Another thing is that, before rereading these chapters, I had thought that the Hound was the only person to speak the harsh truth to Sansa, but after studying these chapters I realize that Dontos does this too. He’s also having an influence on changing Sansa’s idealistic worldview and getting her to recognize the reality of her situation which, though brutal, can only help her later on as she learns how to deal with the realities of her life.
This brings me to my last big point about Dontos, which is that I believe he is Sansa’s only real friend in King’s Landing. I thought she had absolutely none, as the Tyrell friendships all proved false and I wouldn’t count what she had with the Hound as a friendship, but after reading through all her interactions with Dontos, he does appear to be a true friend to Sansa. In the chapter where she first meets him in the godswood, I noted how she prays for “a friend or a true knight.” Sansa’s prayers seem to be coming true in unexpected ways, and I think Dontos showing up just after this is one of those ways. He does help her get out of King’s Landing in the end.
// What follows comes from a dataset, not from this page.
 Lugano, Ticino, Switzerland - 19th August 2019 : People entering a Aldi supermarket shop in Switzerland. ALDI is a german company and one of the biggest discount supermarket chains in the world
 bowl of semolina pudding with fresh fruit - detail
So, then what do we make of LF’s comment after he has poor Dontos killed that he sold her out for a promise of ten thousand dragons? (ASOS, Sansa V) When I first read this, I was sickened at the thought that once again Sansa was just being used and that Dontos didn’t care about her at all. But now, after a couple of rereads, and knowing what I know about LF’s habit of denigrating any man to whom Sansa showed any kind of friendship or positive feelings other than himself, I really don’t believe it at all. Sure, Dontos was taking money for his help, but that in and of itself is not such a big deal. He was risking his life after all in helping Sansa escape. Why shouldn’t he get some other compensation for putting his life on the line? I also get the feeling that Petyr likely suggested the payment himself as a way to get Dontos to do what he needed him to do. A close reading of the text also suggests that Dontos was sincere. Here are some quotes which suggest Dontos truly wanted to help Sansa out and also be like a true knight for once in his life:
In the chapter in which Sansa first meets Dontos in the godswood, he is shaking as he explains how she spoke up and saved him and that his life is hers. (ACOK, Sansa II)
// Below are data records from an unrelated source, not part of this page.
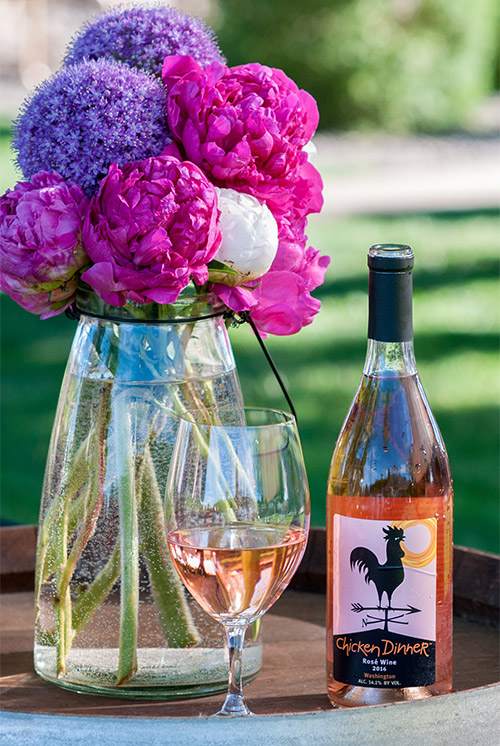 2016 Chicken Dinner Rosé bottle and glass next to bright peony flowers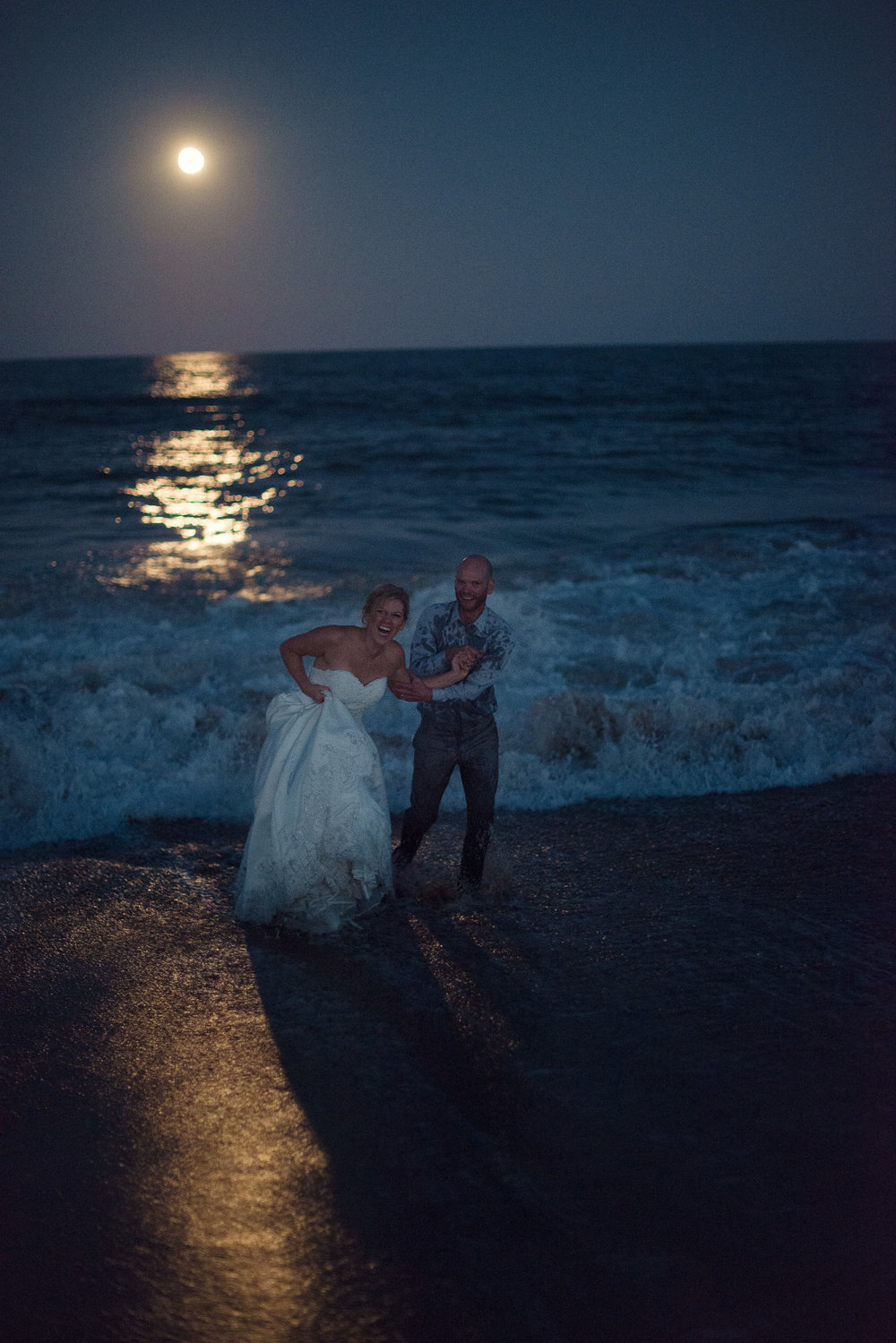 Wedding couple swim night moonlight sand shore beach ocean delaware THPHOTO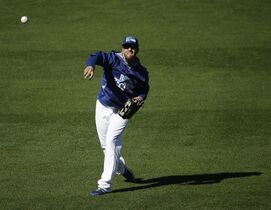 Kansas City Royals starting pitcher James Shields throws during baseball practice Monday, Oct. 20, 2014, in Kansas City, Mo. The Royals will host the San Francisco Giants in Game 1 of the World Series on Oct. 21. (AP Photo/Charlie Riedel)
In the chapter when Joff has Sansa beaten, Dontos tries to diffuse Joff’s anger by hitting Sansa with the melon, but I noted that he actually speaks up for her too. After Lancel reads the list of Robb’s treasons, Dontos says she is “shocked witless.” (ACOK, Sansa III) Dontos did not have to do anything here at all so the fact that he speaks up for her and then tries to diffuse Joff’s anger is really telling.
In the chapter when Sansa marries Tyrion, Dontos looks at Sansa with “big round eyes.” He is the only one described this way whereas everyone else there is simply described as being present. Again, he seems to be the only one showing her pity here. (ASOS, Sansa III)
When Dontos takes Sansa out of the godswood the night of her escape, he is wearing his coat of arms and dresses that way to be a true knight that one time for her. Later, just before they climb down the cliff wall Sansa notices that he is crying. (ASOS, Sansa V)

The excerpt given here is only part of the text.